■ Dataset content:
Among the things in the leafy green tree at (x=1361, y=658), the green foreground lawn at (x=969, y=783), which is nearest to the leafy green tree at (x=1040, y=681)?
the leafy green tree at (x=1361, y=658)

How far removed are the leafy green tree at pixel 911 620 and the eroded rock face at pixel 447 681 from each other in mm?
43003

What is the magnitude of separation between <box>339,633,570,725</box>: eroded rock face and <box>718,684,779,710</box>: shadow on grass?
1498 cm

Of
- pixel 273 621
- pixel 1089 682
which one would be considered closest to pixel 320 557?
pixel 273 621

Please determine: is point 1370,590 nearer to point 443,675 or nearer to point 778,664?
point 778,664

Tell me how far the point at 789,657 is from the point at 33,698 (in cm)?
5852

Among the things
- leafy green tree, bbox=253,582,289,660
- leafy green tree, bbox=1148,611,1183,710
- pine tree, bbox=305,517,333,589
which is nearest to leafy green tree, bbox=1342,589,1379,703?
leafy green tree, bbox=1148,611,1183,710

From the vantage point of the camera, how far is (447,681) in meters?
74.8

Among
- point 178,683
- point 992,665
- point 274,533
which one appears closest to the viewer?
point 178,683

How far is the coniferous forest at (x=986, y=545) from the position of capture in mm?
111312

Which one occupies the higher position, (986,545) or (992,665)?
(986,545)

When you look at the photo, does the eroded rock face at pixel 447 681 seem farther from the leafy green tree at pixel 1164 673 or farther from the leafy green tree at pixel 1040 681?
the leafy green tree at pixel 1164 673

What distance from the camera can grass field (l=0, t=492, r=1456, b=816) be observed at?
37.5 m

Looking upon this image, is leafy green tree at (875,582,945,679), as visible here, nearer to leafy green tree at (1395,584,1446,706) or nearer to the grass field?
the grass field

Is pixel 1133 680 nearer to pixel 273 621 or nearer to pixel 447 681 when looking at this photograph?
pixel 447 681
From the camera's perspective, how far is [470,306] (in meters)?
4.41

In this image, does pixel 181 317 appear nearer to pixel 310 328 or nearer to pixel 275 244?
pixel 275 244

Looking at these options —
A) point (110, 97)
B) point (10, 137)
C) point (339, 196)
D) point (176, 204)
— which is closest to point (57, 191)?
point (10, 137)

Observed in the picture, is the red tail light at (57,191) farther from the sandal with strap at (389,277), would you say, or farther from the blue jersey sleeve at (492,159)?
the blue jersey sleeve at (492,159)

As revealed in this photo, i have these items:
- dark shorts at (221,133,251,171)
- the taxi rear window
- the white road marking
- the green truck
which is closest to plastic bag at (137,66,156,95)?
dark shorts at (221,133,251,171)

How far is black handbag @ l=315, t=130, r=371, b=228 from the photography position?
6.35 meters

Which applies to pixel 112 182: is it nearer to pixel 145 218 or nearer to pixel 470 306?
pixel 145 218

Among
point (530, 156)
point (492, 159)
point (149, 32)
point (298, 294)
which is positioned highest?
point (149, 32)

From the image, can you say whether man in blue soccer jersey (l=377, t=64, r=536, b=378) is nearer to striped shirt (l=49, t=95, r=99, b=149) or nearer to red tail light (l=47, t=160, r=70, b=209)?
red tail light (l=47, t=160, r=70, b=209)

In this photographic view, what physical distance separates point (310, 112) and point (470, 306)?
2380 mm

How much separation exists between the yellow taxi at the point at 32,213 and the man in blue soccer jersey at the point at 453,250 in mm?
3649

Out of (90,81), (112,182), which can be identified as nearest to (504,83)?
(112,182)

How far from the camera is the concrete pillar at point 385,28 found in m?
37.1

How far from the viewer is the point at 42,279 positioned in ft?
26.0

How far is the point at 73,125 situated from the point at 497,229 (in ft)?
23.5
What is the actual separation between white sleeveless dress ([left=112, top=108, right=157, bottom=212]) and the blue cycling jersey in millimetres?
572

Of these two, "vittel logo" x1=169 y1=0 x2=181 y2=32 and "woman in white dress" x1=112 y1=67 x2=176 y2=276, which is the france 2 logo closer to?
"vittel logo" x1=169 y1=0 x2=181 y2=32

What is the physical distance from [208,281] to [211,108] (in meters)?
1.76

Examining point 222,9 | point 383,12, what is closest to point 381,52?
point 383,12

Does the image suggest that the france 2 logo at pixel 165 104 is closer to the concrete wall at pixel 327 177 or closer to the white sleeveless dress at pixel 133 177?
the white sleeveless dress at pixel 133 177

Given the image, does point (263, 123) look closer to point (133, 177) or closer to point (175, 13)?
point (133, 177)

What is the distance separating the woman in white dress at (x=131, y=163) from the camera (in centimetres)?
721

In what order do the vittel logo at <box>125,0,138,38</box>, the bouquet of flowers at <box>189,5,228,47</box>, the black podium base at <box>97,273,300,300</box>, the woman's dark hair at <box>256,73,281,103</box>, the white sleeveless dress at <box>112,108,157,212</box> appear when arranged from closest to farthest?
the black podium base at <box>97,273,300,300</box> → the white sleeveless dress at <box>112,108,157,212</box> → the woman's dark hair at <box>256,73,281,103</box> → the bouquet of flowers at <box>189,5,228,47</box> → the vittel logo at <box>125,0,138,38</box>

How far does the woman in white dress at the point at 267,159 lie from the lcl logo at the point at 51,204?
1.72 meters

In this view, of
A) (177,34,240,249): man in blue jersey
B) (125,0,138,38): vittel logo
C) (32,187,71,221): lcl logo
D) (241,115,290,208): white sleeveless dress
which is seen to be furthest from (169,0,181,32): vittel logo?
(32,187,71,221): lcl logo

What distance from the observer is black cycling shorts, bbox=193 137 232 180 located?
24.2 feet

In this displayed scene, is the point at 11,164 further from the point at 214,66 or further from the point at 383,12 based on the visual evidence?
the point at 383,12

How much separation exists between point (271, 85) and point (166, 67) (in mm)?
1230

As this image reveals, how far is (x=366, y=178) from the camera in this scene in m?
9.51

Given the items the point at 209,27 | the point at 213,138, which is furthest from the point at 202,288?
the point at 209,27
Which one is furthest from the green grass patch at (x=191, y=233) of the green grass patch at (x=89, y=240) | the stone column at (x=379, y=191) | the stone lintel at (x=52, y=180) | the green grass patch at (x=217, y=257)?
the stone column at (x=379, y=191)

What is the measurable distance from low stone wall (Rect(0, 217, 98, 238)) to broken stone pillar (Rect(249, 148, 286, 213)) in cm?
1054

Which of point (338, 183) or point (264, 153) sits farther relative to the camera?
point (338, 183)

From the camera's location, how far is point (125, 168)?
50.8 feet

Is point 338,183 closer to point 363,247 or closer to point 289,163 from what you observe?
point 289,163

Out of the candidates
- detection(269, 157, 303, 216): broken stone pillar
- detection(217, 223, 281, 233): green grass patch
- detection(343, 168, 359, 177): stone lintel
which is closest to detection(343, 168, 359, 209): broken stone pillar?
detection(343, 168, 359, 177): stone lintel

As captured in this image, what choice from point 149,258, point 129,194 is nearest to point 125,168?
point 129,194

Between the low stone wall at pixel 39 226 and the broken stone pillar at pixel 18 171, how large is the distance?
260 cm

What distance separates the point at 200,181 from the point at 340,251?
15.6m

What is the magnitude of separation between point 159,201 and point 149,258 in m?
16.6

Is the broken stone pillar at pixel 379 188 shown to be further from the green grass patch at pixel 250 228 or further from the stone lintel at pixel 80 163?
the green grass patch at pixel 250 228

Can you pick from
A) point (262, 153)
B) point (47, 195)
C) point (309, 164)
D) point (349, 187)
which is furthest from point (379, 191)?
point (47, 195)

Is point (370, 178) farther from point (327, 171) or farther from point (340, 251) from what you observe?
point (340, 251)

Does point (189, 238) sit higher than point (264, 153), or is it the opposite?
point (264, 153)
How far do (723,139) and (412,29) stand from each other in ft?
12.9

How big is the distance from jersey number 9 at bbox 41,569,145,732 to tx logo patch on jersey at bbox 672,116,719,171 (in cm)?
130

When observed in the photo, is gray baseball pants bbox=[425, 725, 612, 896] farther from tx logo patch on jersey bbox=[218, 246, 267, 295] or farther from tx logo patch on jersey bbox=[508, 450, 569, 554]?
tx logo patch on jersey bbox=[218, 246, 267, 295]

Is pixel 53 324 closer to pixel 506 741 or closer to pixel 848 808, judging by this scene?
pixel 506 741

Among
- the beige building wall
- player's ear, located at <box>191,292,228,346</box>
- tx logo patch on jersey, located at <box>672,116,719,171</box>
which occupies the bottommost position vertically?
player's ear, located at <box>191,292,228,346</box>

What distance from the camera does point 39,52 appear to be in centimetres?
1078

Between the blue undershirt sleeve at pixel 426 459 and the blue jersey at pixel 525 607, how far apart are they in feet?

■ Task description: The required output is the span of lines from the one containing "Is pixel 53" to the last line, reproduced character for character.

■ Right answer:
Is pixel 53 324 closer to pixel 506 741 or closer to pixel 848 808, judging by this scene?
pixel 506 741

Among
- the beige building wall
- player's ear, located at <box>191,292,228,346</box>
- tx logo patch on jersey, located at <box>672,116,719,171</box>
which occupies the bottommost position vertically?
player's ear, located at <box>191,292,228,346</box>

What distance from the camera does point 39,52 appear to be in centimetres?
1078

Between the blue undershirt sleeve at pixel 426 459 and the blue jersey at pixel 525 607, how far apart are they in feet?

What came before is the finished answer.